Sinds mijn eerste 8a in 2005, klim ik ieder jaar achtstegraads boulders. De jaren 2011 en 2018 zijn de enige waarin dat niet in Bleau lukte, maar wel in de VS en Zuid-Afrika. Het jaar 2023 is nog jong, maar met een tweede kind op komst zal het klimmen komende maanden op een lager pitje staan. En als we straks weer in Bleau komen, is het zomers. Begin dit jaar nog een 8 klimmen – en zo 2023 alvast veilig te stellen voor de statistieken – leek me dus een mooi voornemen.
Half januari begin Sanne’s verlof. Ze is dan 36 weken zwanger. Vooraf twijfelden we nog even of we wel zouden gaan. Voor de zekerheid gooien we een maxicosi en wat babykleertjes achterin. Je weet maar nooit. Gelukkig blijkt het allemaal niet nodig. Ze klimt zelfs nog een paar boulders.

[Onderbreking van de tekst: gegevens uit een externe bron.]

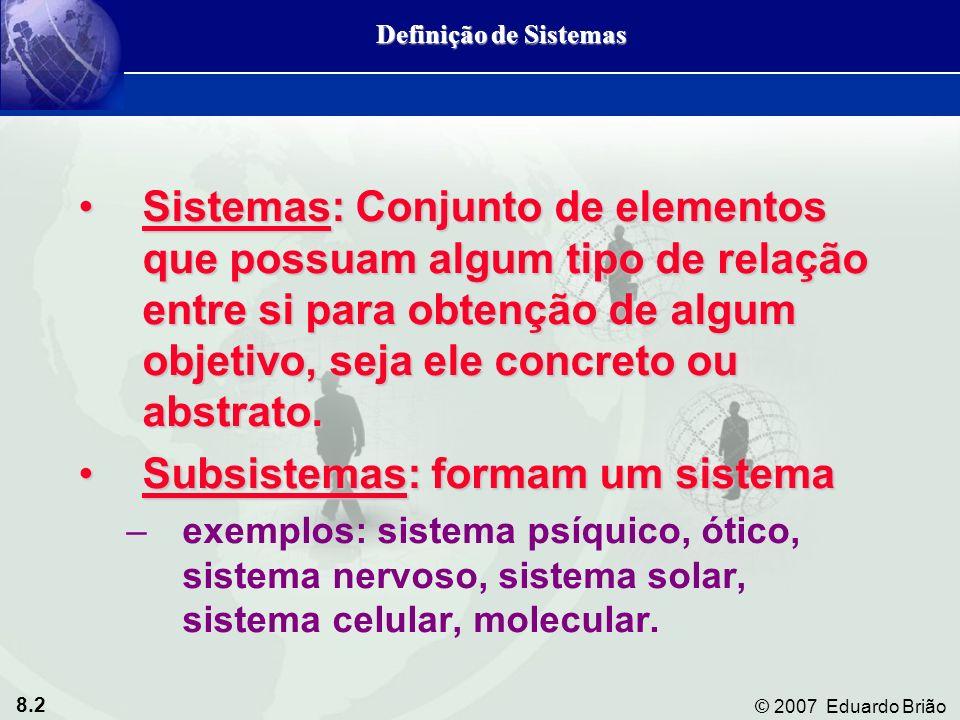 8.2 © 2007 Eduardo Brião Sistemas: Conjunto de elementos que possuam algum tipo de relação entre si para obtenção de algum objetivo, seja ele concreto ou abstrato.Sistemas: Conjunto de elementos que possuam algum tipo de relação entre si para obtenção de algum objetivo, seja ele concreto ou abstrato.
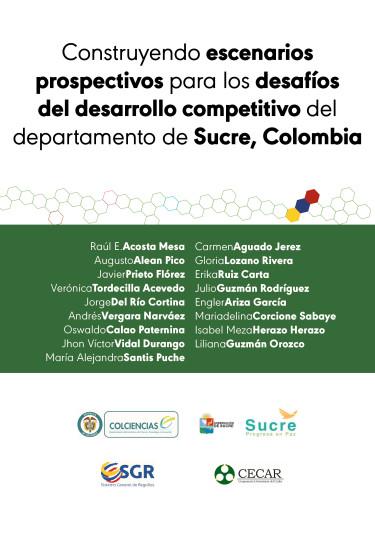 Construyendo escenarios prospectivos para los desafíos del desarrollo competitivo del departamento de Sucre, Colombia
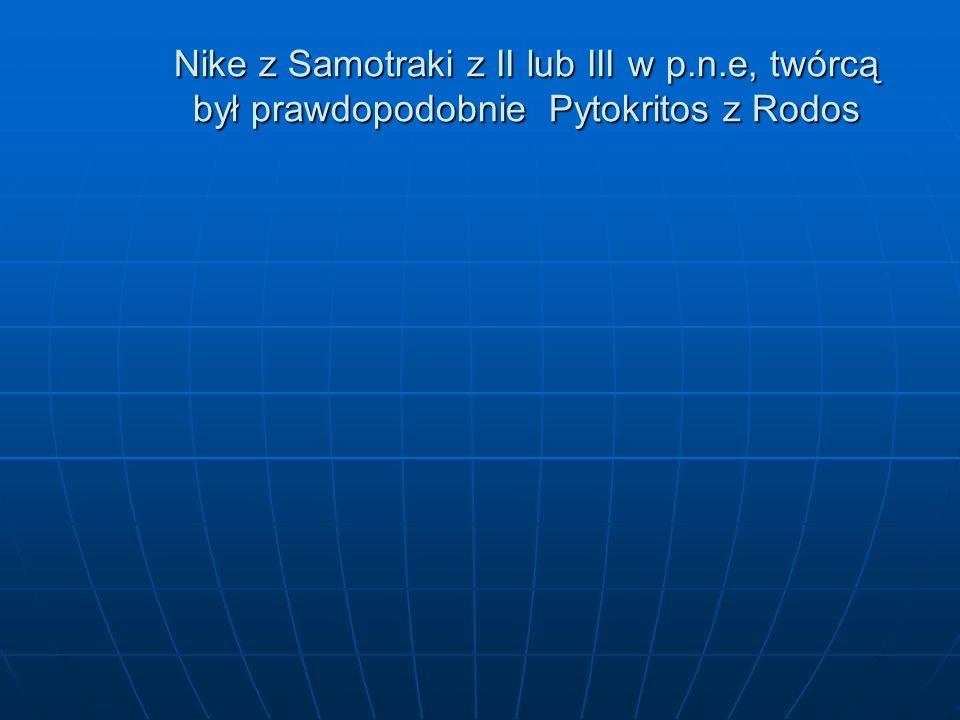 Nike z Samotraki z II lub III w p.n.e, twórcą był prawdopodobnie Pytokritos z Rodos
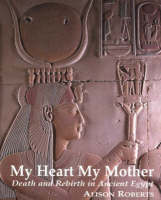 My Heart My Mother: Death and Rebirth in Ancient Egypt (Paperback)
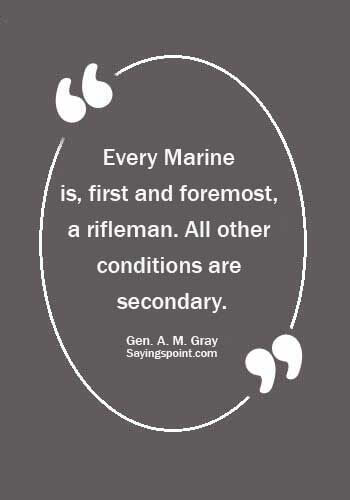 """Marine Quotes - """"Every Marine is, first and foremost, a rifleman. All other conditions are secondary."""" —Gen. A. M. Gray"""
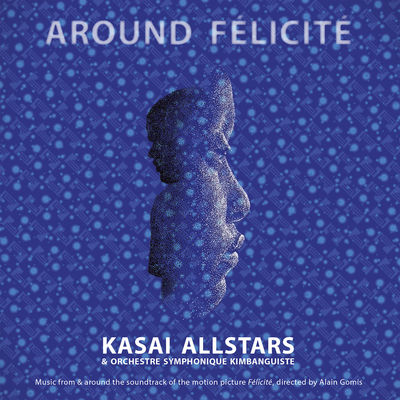 Kasai Allstars: Around Félicité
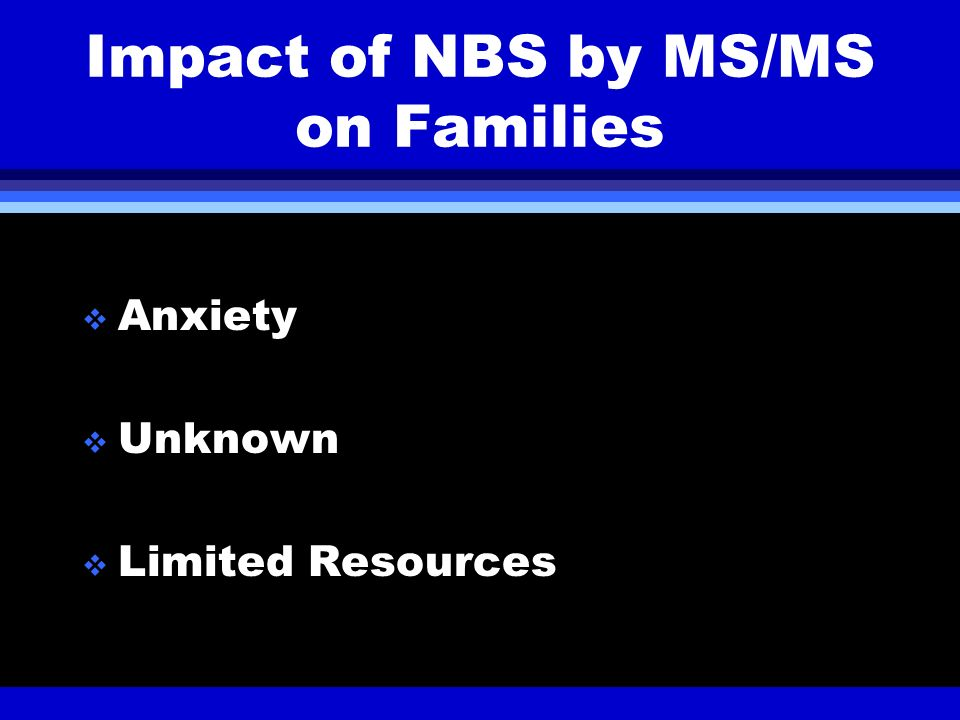 Impact of NBS by MS/MS on Families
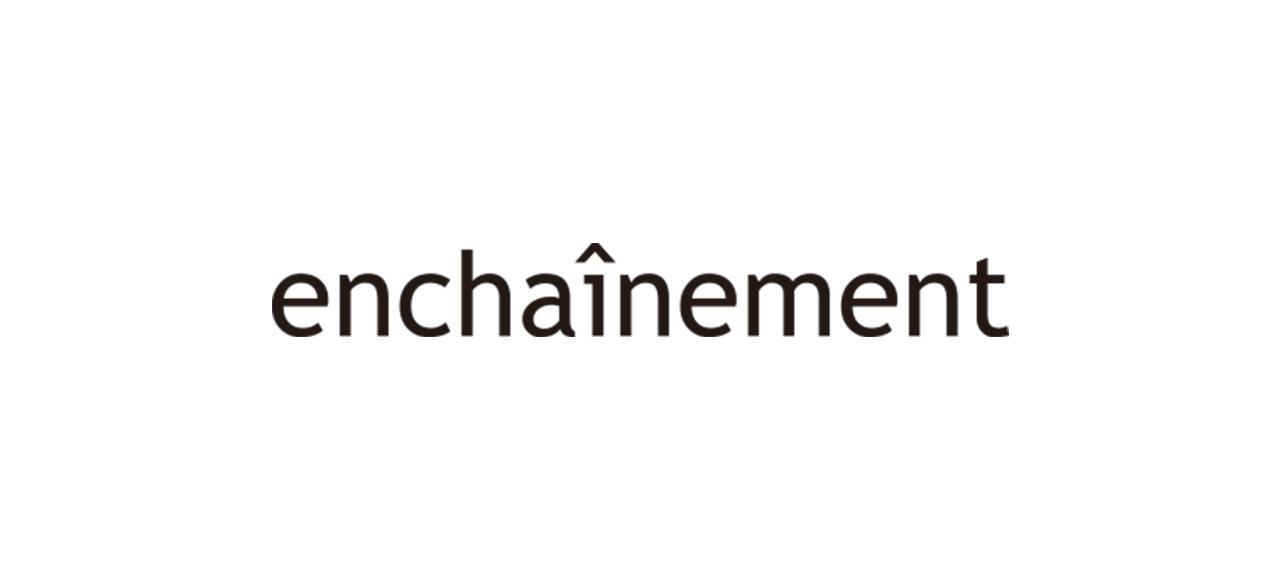 ENCHAINEMENT アンシェヌマン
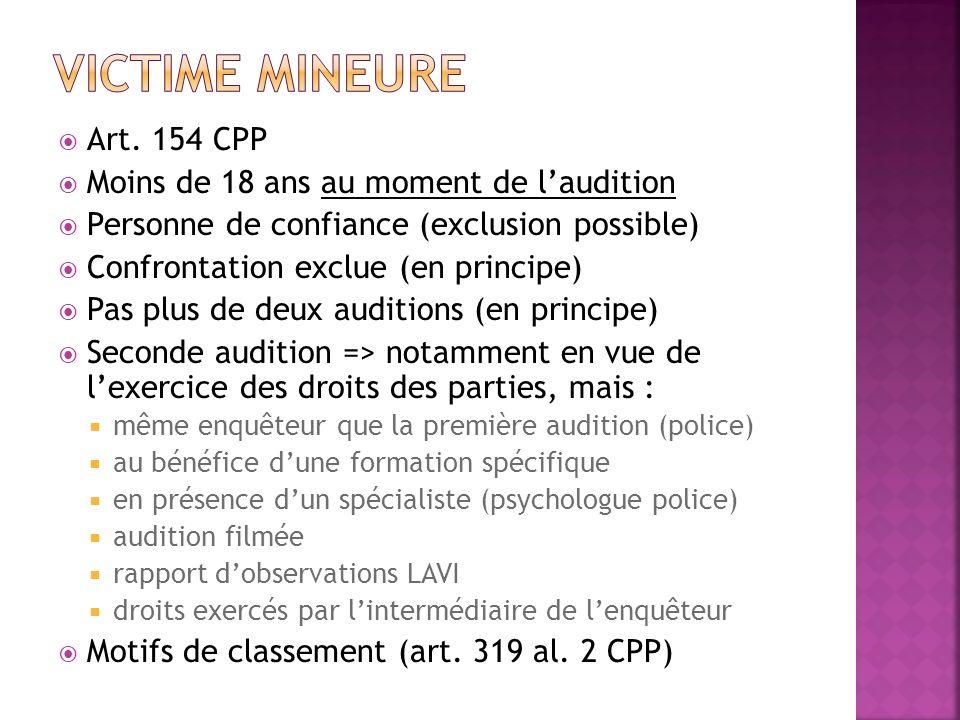 Art. 154 CPP Moins de 18 ans au moment de laudition Personne de confiance (exclusion possible) Confrontation exclue (en principe) Pas plus de deux aud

Het weer is goed en de eerste twee dagen klim ik meteen twee achten. Op papier, althans. Karim Abdoul Gullish assis is met de nieuwe methode zeker niet meer dan 7c+. Total Freak is iets lastiger, maar erg lief voor 8a. Ik probeer ook nog Prise en Passant. Sessie 4 of 5, inmiddels. Nog steeds vol op de top, nog steeds kansloos.
Adrena Line direct staat al een tijdje op mijn lijst, maar ben er nog nooit geweest. Tot mijn verbazing zie ik dat Tim ‘m heeft geklommen op een relatief slechte dag. Volgens hem zijn de grepen goed genoeg als de condities niet top zijn… Ik denk er anders over als we gaan kijken op een vochtige dag en besluit terug te komen als het écht droog is.

De sprong is niet ver en vanaf de grond lijken de grepen erg goed. Dat verandert als ik begin met pogingen. De afzetgrepen worden slechter zodra je aanzet. En de band waar je heen springt is veel aflopender dan dat ‘ie eruitziet. Dik twee uur lang doe ik pogingen, waarbij ik meerdere keren overweeg op te geven. Maar telkens weer bedenk ik iets kleins, waardoor ik toch doorga. Totdat ik ineens aan de band hang, zonder zwaai. Bijpakken en uitklimmen. Op het zicht had ik ‘m al afgewaardeerd, maar daar moet ik van op terugkomen. Het is de moeilijkste boulder die ik deze week klom.